LAWS(RAJ)-1991-5-72

YAD RAM Vs. STATE OF RAJASTHAN

Decided On May 09, 1991
YAD RAM Appellant
V/S
STATE OF RAJASTHAN Respondents

JUDGEMENT

(1.) Heard learned counsel for the parties. This criminal appeal is directed against the judgment dated 19-8-1983 passed by Additional Sessions Judge. Bharatpur in Sessions Case No. 24/83 whereby he found the appellant guilty for the offence under Sec. 376 Penal Code and sentenced him to five years RI with fine of Rs. 500.00 (In default, to further undergo six months RI).

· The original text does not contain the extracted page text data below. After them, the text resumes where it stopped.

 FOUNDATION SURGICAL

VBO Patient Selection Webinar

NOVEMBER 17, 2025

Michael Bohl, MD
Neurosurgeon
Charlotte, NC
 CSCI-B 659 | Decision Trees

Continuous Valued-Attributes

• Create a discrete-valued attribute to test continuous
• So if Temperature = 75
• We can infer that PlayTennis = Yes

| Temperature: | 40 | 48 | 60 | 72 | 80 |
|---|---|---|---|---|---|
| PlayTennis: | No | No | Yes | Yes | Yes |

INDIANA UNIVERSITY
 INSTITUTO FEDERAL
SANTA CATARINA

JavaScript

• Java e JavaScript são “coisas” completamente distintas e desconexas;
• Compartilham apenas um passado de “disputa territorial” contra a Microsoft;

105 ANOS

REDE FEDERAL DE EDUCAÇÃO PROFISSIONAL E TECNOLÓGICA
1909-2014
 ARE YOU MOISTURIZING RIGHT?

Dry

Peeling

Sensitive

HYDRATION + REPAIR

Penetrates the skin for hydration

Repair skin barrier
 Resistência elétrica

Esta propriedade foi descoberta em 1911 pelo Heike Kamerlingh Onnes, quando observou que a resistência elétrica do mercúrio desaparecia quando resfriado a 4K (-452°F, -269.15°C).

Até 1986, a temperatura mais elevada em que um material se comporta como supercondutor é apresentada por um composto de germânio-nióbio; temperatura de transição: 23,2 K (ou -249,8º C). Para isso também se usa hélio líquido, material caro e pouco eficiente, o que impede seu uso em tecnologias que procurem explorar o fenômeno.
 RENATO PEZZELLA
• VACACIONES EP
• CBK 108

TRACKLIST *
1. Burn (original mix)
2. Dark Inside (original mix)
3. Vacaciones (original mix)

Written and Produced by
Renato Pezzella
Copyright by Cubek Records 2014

(2.) The prosecution case against the appellant is that he committed rape with Ku. Vimla, a girl of 10 years old, on 21-1-1983. The case of the prosecution has been fully proved not only by oral evidence but by documentary evidence also. In these circumstances the learned counsel for the appellant submits that he does not want to assail the finding of the conviction recorded by the learned trial Court. He merely submits that at the time of incident the appellant was less than 16 years, and in this connection a certificate was produced from the side of the defence in order to show that at the time of incident the appellant was of 16 years. Moreover, D.W. 1 (Prem Chand) has been examined to prove the entry of date of birth in the school register and who has categorically stated that as per the entry in the Schools register the age of the appellant on the date of incident was 16 years. The counsel, therefore, submits that looking to the age of the appellant, his sentence be reduced. In view of the School certificate and the statement of D.W. 1, it cannot be disputed that on the date of incident the age of the appellant was 15 years and one month. So looking to the tendered age of the appellant I am also of the opinion that the learned trial Court while passing the sentence did not consider this aspect of the case and took a harsh view in passing the sentence against the appellant. In the case of Jagdish Vs. State of Rajasthan (1988 RCC page 529) this Court, in the similar circumstance, reduced the sentence of the accused holding him guilty for the offence under Sec. 376 Penal Code and passed the sentence for the period of already undergone by the accused. Similar view has also been taken in the case reported in 1982 Cr.L.R. page 259. So while following the principles laid down in the cases cited above, I am also of the opinion that looking to the age of the appellant it will meet the ends of justice if the sentence of the appellant is reduced for the period already undergone by him. The appellant remained in jail for about five months.

(3.) Consequently, this appeal is, therefore, partly allowed and the conviction of the appellant is maintained but his sentence is reduced for the period already undergone by him. The appellant is on bail and need not surrender. His bail bonds stand cancelled. Order accordingly.